For a CSV file, for example, if the record is [1,2,3]
, and the label result is [1]
, then the output file would contain [1,2,3,1]
.
If you are using the Amazon SageMaker Python SDK, to include results or an ID column in the output, specify indexes of the joined dataset in a transformer call. For example, if your data includes five columns an the first one is the ID column, use the following transformer request.
sm_transformer = sagemaker.transformer.Transformer(…)
sm_transformer.transform(…, input_filter="$[1:]", join_source= "Input", output_filter="$[0,5:]")
If you are using the AWS SDK for Python (Boto 3), add the following code to your CreateTransformJob request.
{
"DataProcessing": {
"InputFilter": "$[1:]",
"JoinSource": "Input",
"OutputFilter": "$[0,5:]"
}
}
To specify columns in Amazon SageMaker, index the array elements. The first column is 0, the second column is 1, and the sixth column is 5. To exclude the first column from the input, set InputFilter to "$[1:]"
.
The OutputFilter parameter applies to the joined input and output. To index correctly, you must know the sizes of the input data combined with the inference. To include the first three columns from the input data with the output, set the OutputFilter
to "$[0:2, 5:]"
. The colon ‘:’
tells Amazon SageMaker to include all of the elements between two values.

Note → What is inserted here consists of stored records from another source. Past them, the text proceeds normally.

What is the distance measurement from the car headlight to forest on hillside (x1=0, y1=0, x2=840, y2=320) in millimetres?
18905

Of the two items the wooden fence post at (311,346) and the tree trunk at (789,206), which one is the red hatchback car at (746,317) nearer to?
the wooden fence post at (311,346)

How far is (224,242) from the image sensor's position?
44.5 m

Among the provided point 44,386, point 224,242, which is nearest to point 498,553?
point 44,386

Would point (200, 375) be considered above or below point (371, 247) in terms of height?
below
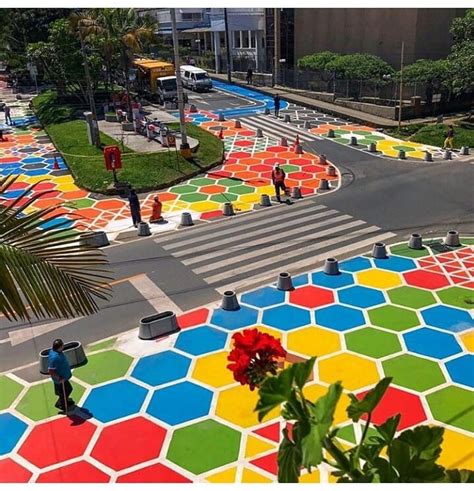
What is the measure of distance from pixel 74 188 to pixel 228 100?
67.6 feet

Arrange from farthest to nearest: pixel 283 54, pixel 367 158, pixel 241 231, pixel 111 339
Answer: pixel 283 54, pixel 367 158, pixel 241 231, pixel 111 339

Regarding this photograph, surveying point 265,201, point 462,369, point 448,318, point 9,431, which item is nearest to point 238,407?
point 9,431

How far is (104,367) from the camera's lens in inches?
389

For example, 0:2 specifies the first three columns. If you omit the number after the colon, for example, "[0, 5:]"
, the subset ends at the last column in the joined data.
If you are using the Amazon SageMaker Python SDK, include results or an ID attribute in the output by specifying it in a transformer call. For example, if you store data under the features
attribute and the record ID under the ID
attribute, you would use the following transformer request.
sm_transformer = sagemaker.transformer.Transformer(…)
sm_transformer.transform(…, input_filter="$.features", join_source= "Input", output_filter="$['id','SageMakerOutput']")
If you are using the AWS SDK for Python (Boto 3), join all input data with the inference by adding the following code to your CreateTransformJob request.
{
"DataProcessing": {
"InputFilter": "$.features",
"JoinSource": "Input",
"OutputFilter": "$['id','SageMakerOutput']"
}
}
Warning
The attribute name SageMakerOutput
is reserved for the JSON output file. The JSON input file must not have an attribute with this name. If it does, the input file values might be overwritten with the inference.